Work required. Pictures are not part of the copy; repeat everything else in the records exactly.

Source material.
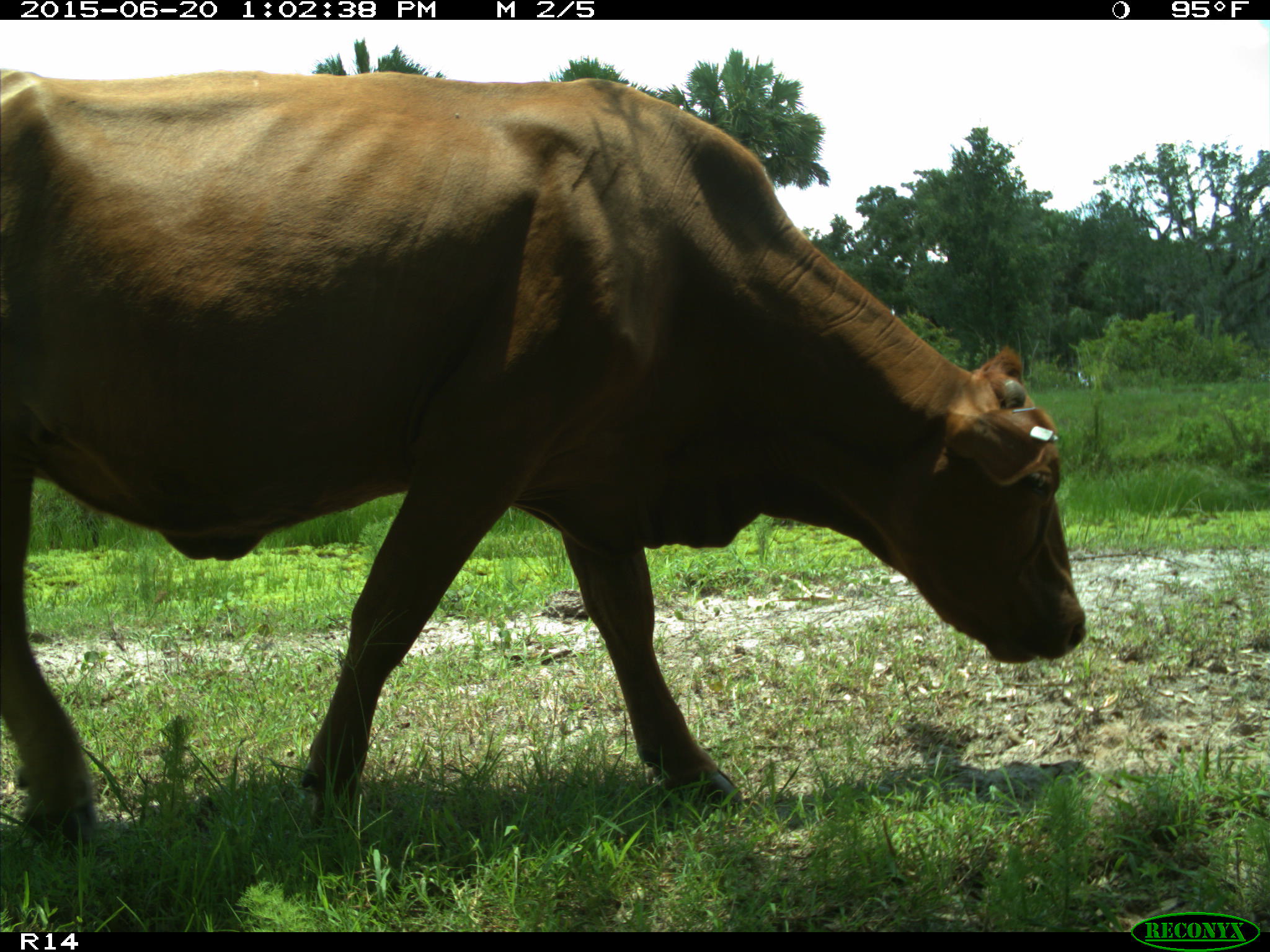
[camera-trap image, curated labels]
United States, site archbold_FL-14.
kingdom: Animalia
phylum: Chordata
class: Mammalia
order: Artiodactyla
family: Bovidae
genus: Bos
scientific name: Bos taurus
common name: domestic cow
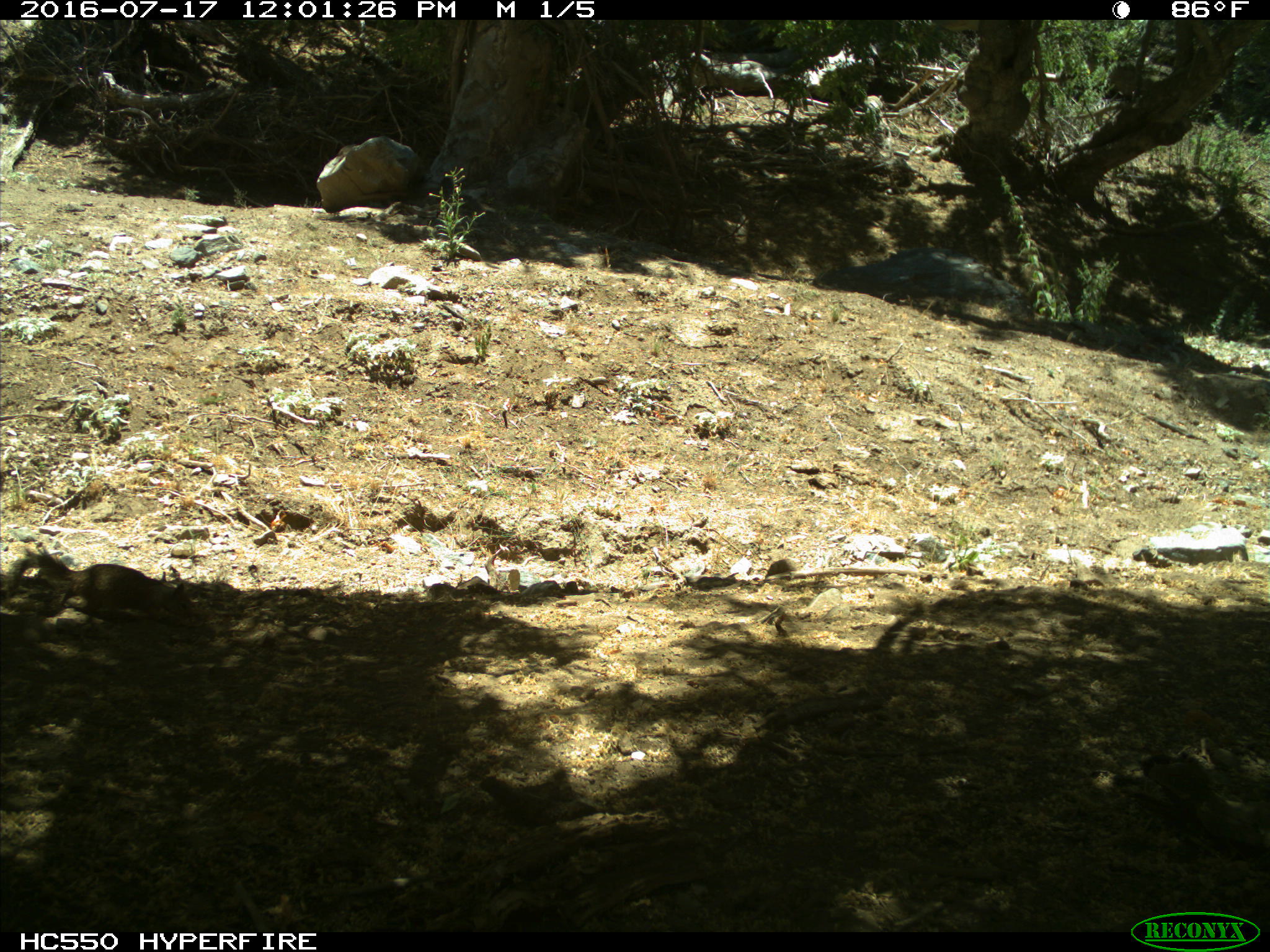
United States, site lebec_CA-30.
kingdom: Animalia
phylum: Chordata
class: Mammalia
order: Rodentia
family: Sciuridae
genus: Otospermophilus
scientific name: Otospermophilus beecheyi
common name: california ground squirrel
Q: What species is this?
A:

Written response.
[camera-trap image, curated labels]
United States, site archbold_FL-14.
kingdom: Animalia
phylum: Chordata
class: Mammalia
order: Artiodactyla
family: Bovidae
genus: Bos
scientific name: Bos taurus
common name: domestic cow
United States, site lebec_CA-30.
kingdom: Animalia
phylum: Chordata
class: Mammalia
order: Rodentia
family: Sciuridae
genus: Otospermophilus
scientific name: Otospermophilus beecheyi
common name: california ground squirrel
Q: What species is this?
A:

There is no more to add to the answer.